Wednesday, October 3, 2012

Is Empathy a Profession? Isn't This the Job of The Holy Beggar?

In advance of the Zócalo event (public lecture / discussion to be held in Los Angeles October 4) Is Altruism a Wonder Drug?” the planners approached several people who, in their words, "make a profession of empathy" to tackle a simple question: Can kindness be taught? You may read their comments by clicking the link.

What a strange job ... "profession of empathy". Isn't this what your Holy Beggar does in fact (vs in a think tank)? 

Anyway, this is my comment (below) and I'll post a link to the write-up about the live event.

Which comes first: the need or desire to give? According to my teacher Gilla Nissan, the first word of the first verse of Genesis is easily rendered as “creates an offering”. This promotes the notion that gratitude and the means to express it are inherent in the very creation of existence; that we are always in a position of negotiating an exchange, of giving and taking.

According to Jewish tradition, it’s not just as a matter of empathy -- " ... what it must be like to be in her situation." To stop here would be to yield to a dualistic understanding of who I (vs?) and you are / am. A full understanding of gemilut chassadim requires more than such sensitivity. In practical and spiritual terms, these acts of loving-kindness – together with a knowledge and appreciation of the standards of being human and determination to take responsibility for action -- bring about "tikkun olam", the repair of the broken vessel of existence that we all share.

The eminent Vietnamese Buddhist monk and Nobel Peace Prize nominee Thich Nhat Han describes this greater reality as “inter-being” … you and I “inter-are”. I am already part of “her situation.”

EXCERPTED DATA ▸
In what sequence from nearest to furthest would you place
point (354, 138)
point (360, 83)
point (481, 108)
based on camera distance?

TASKS ▸
A) In the post on empathy, rewrite the stretch from "Wednesday, October 3, 2012" through "the live event.", replacing "Holy Beggar" with "wandering sage".
B) According to the post on empathy, which things together bring about "tikkun olam"?
C) In the post on empathy, how does Gilla Nissan say the first word of the first verse of Genesis is easily rendered?

ANSWERS TO THIS EXERCISE ▸
A)
Wednesday, October 3, 2012

Is Empathy a Profession? Isn't This the Job of The wandering sage?

In advance of the Zócalo event (public lecture / discussion to be held in Los Angeles October 4) Is Altruism a Wonder Drug?” the planners approached several people who, in their words, "make a profession of empathy" to tackle a simple question: Can kindness be taught? You may read their comments by clicking the link.

What a strange job ... "profession of empathy". Isn't this what your wandering sage does in fact (vs in a think tank)? 

Anyway, this is my comment (below) and I'll post a link to the write-up about the live event.

B)
- Acts of loving-kindness
- A knowledge and appreciation of the standards of being human
- Determination to take responsibility for action

C) As "creates an offering."